The first phase of installing the equipment for this pioneering project is scheduled to last until mid-August and was a major logistical challenge during the pandemic: teams had to spend several weeks in quarantine in various locations before reaching the summit station to avoid the coronavirus being introduced . RNO-G will remain on the Greenland ice sheet for at least five years. The individual stations can be operated independently, operated with solar collectors and connected to one another via a wireless network. Based on its operation, it is planned to expand the IceCube neutrino detector at the South Pole as part of its Generation 2 expansion (IceCube Gen2) with radio antennas.
“The detection of radio signals from high-energy neutrinos is a very promising way of significantly enlarging the energy range accessible to us and thus opening this new window to the cosmos even further,” says Christian Stegmann, DESY Director for Astroparticle Physics. “We are going this way via the first test structures in Greenland and will then install radio antennas at the South Pole as part of IceCube-Gen2.”
More than a dozen partners are involved in the pioneering project, including the University of Chicago, Vrije Universiteit Brussel, Penn State University, the University of Wisconsin-Madison and DESY.
DESY is one of the world’s leading particle accelerator centers and researches the structure and function of matter – from the interaction of tiny elementary particles to the behavior of novel nanomaterials and vital biomolecules to the great secrets of the universe.
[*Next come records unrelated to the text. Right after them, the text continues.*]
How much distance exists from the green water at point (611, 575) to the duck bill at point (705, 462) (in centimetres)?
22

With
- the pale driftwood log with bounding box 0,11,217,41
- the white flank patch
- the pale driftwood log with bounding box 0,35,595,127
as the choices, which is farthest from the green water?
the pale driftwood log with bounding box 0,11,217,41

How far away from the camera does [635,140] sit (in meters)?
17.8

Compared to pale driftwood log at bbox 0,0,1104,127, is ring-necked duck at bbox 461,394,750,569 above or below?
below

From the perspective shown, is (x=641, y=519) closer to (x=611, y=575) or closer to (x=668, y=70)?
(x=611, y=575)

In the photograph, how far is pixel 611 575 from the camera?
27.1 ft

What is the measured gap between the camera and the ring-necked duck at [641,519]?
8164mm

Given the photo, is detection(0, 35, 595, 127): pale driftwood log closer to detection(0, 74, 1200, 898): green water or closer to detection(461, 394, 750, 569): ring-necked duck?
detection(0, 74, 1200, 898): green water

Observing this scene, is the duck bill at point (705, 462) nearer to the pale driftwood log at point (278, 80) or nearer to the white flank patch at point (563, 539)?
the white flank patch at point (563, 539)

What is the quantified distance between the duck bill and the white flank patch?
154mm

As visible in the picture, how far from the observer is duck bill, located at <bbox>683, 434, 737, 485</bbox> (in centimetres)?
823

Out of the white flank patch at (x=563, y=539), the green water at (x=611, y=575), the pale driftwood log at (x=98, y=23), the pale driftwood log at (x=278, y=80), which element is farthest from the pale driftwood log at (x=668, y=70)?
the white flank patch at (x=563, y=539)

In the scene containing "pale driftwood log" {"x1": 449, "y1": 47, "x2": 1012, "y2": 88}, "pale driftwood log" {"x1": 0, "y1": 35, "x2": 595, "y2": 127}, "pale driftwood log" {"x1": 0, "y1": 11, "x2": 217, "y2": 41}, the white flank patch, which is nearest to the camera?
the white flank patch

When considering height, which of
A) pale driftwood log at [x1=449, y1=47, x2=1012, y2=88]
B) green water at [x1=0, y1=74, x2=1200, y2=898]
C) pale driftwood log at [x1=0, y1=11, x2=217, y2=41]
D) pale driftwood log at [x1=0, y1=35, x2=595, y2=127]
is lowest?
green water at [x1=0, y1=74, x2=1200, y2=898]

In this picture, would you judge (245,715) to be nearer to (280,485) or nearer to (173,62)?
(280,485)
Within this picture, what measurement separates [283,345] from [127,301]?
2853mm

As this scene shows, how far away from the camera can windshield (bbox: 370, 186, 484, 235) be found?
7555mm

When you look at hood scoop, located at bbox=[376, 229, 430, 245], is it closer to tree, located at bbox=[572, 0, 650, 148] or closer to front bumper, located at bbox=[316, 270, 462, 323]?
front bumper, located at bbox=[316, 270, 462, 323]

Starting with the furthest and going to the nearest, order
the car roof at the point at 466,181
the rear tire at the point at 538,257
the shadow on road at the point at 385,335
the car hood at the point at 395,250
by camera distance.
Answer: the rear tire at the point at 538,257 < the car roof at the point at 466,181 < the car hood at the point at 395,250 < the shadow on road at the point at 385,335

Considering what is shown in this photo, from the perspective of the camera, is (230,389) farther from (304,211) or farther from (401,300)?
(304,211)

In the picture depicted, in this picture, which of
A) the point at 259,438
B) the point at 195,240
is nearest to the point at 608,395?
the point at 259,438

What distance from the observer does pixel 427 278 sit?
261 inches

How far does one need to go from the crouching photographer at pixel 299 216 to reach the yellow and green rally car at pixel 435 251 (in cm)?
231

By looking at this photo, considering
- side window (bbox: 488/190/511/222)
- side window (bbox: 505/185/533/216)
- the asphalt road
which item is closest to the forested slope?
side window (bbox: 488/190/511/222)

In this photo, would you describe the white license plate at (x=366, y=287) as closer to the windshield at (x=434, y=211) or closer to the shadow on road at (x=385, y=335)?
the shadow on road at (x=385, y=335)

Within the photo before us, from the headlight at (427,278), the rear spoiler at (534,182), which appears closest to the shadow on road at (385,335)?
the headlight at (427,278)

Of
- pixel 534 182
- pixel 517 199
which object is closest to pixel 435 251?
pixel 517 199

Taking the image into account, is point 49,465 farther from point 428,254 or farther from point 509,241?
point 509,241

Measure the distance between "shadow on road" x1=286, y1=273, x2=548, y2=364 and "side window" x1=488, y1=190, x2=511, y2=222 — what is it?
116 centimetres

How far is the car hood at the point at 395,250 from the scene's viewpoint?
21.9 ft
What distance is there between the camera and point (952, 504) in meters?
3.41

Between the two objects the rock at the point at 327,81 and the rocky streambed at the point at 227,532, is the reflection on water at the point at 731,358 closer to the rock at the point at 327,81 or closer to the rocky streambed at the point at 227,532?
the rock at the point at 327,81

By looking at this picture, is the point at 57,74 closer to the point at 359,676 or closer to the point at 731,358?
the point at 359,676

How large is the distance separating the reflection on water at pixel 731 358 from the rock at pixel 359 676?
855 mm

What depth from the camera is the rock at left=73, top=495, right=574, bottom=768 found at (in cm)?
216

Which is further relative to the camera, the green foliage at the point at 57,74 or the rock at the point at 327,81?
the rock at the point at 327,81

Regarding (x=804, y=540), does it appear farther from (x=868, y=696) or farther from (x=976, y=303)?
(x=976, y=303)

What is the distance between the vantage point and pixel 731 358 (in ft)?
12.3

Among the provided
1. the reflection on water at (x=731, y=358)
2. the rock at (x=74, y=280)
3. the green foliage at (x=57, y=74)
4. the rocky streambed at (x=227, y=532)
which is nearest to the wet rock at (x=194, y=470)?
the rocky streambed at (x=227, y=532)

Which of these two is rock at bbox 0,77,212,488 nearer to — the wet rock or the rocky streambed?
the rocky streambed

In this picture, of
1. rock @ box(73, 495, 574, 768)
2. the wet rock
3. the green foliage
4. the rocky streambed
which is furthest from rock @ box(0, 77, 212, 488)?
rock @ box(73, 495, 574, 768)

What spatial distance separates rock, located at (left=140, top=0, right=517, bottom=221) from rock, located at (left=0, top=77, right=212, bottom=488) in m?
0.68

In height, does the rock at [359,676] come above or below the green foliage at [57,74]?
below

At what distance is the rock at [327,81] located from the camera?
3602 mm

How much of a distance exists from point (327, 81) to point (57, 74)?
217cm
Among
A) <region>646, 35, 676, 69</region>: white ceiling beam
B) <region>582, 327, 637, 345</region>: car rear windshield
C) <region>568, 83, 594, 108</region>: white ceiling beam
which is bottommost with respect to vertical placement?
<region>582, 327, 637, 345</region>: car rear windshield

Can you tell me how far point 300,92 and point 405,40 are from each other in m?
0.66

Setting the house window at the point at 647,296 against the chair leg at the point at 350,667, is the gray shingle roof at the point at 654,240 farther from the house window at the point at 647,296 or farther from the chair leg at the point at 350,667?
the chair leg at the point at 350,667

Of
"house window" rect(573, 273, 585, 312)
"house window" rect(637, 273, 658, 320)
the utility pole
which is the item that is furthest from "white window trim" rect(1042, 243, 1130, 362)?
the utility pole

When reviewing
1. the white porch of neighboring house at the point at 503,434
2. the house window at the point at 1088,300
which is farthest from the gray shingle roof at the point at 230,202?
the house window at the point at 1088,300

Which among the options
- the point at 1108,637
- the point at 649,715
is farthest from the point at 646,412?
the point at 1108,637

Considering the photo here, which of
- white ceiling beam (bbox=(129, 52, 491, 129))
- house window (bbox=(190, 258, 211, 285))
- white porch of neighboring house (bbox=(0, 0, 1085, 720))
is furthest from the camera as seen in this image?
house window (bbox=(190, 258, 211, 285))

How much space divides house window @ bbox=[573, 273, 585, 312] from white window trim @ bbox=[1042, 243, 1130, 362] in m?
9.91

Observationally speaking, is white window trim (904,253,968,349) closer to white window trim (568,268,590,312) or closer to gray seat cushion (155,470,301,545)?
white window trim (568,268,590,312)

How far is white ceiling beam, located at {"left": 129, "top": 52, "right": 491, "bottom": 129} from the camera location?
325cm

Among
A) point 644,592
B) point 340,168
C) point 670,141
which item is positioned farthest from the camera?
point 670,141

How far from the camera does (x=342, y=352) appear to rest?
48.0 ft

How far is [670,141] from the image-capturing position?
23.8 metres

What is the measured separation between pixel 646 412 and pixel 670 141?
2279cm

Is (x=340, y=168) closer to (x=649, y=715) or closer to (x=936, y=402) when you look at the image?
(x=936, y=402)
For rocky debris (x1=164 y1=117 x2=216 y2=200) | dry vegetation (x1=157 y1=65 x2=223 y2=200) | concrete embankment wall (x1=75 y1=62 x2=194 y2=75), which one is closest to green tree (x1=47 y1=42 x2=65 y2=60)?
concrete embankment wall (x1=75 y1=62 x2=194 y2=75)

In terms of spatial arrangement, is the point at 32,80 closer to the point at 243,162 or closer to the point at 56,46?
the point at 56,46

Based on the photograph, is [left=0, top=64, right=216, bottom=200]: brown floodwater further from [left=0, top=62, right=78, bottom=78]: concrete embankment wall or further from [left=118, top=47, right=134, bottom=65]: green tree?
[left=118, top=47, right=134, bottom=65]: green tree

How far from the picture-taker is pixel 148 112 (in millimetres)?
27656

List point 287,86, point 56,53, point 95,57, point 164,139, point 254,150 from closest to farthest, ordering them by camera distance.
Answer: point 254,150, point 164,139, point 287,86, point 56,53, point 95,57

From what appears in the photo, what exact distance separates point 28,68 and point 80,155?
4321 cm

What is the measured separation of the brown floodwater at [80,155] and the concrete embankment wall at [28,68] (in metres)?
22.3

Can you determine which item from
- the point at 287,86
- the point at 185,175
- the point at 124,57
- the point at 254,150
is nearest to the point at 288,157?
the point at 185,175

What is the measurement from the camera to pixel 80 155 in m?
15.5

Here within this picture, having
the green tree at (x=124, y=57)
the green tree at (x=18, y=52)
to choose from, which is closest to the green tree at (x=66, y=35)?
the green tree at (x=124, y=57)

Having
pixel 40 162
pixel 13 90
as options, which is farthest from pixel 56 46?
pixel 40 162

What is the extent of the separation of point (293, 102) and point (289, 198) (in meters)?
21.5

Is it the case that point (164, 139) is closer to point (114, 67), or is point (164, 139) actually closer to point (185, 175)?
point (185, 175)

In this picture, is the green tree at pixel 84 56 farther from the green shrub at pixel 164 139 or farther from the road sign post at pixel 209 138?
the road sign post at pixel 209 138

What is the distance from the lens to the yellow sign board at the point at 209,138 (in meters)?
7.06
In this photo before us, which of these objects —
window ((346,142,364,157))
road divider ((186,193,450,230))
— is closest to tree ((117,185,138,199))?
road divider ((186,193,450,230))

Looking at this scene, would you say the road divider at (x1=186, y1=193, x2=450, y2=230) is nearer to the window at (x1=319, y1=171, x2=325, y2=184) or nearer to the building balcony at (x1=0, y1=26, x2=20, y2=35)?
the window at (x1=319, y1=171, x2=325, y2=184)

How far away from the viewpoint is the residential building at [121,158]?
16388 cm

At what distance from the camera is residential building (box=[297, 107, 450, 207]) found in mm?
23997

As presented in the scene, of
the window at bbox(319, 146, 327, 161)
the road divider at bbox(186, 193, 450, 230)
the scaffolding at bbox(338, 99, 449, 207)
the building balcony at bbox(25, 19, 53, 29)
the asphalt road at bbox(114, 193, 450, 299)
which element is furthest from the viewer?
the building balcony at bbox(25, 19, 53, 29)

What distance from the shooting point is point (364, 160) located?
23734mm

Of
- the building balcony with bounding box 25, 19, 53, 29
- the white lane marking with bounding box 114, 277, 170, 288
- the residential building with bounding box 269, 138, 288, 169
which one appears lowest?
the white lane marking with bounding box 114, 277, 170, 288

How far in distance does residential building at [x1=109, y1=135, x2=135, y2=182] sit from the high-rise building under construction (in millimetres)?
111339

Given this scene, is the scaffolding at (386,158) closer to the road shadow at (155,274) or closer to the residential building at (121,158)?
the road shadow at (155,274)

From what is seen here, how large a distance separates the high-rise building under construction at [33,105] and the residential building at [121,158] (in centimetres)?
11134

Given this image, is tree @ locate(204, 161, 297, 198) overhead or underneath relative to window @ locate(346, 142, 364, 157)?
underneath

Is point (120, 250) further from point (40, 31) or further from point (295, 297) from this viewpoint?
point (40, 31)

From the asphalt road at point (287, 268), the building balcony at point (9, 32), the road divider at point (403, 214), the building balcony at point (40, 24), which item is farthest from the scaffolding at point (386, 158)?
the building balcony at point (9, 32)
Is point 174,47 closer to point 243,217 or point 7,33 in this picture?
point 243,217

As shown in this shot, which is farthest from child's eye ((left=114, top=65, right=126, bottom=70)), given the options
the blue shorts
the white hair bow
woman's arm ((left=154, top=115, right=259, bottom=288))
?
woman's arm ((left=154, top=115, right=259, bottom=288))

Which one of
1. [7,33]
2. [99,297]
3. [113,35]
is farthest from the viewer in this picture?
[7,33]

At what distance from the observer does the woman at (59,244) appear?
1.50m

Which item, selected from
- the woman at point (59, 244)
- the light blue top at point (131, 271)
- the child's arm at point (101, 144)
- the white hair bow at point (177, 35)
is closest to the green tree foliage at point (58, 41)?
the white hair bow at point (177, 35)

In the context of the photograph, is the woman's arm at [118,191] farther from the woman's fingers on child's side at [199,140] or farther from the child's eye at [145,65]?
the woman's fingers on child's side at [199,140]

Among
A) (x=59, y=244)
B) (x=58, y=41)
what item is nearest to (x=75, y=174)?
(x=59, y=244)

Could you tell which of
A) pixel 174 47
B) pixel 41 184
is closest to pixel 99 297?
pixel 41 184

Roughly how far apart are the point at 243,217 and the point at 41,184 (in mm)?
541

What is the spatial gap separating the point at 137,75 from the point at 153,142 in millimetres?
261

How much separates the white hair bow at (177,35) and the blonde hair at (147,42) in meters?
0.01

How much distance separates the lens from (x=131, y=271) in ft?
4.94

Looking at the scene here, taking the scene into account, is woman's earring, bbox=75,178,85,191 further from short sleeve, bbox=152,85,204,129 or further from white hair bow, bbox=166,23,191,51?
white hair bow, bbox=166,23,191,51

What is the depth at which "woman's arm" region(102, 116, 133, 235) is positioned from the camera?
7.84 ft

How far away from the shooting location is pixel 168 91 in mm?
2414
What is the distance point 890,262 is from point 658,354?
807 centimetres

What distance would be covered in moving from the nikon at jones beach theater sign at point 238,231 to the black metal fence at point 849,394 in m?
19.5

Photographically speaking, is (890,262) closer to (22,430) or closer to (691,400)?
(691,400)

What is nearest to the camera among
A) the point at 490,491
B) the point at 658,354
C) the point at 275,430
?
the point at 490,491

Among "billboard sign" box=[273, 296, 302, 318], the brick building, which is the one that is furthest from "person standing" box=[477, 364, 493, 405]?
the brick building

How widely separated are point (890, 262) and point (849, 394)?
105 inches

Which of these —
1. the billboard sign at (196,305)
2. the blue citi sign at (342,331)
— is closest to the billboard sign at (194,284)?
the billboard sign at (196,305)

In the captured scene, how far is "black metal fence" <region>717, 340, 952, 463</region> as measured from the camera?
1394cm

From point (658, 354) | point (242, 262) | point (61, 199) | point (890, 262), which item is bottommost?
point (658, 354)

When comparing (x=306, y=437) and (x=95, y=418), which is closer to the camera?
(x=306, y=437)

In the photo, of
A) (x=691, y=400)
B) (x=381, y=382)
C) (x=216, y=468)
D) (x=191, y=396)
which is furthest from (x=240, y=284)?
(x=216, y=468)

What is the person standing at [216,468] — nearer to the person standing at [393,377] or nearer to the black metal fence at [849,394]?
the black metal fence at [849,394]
The particle accelerators and detectors that DESY develops and builds at its locations in Hamburg and Zeuthen are unique research tools. They generate the strongest X-rays in the world, accelerate particles to absorb energies and open new windows to the universe. DESY is a member of the Helmholtz Association, Germany’s largest scientific association, and is funded by the Federal Ministry of Education and Research (BMBF) (90 percent) and the federal states of Hamburg and Brandenburg (10 percent).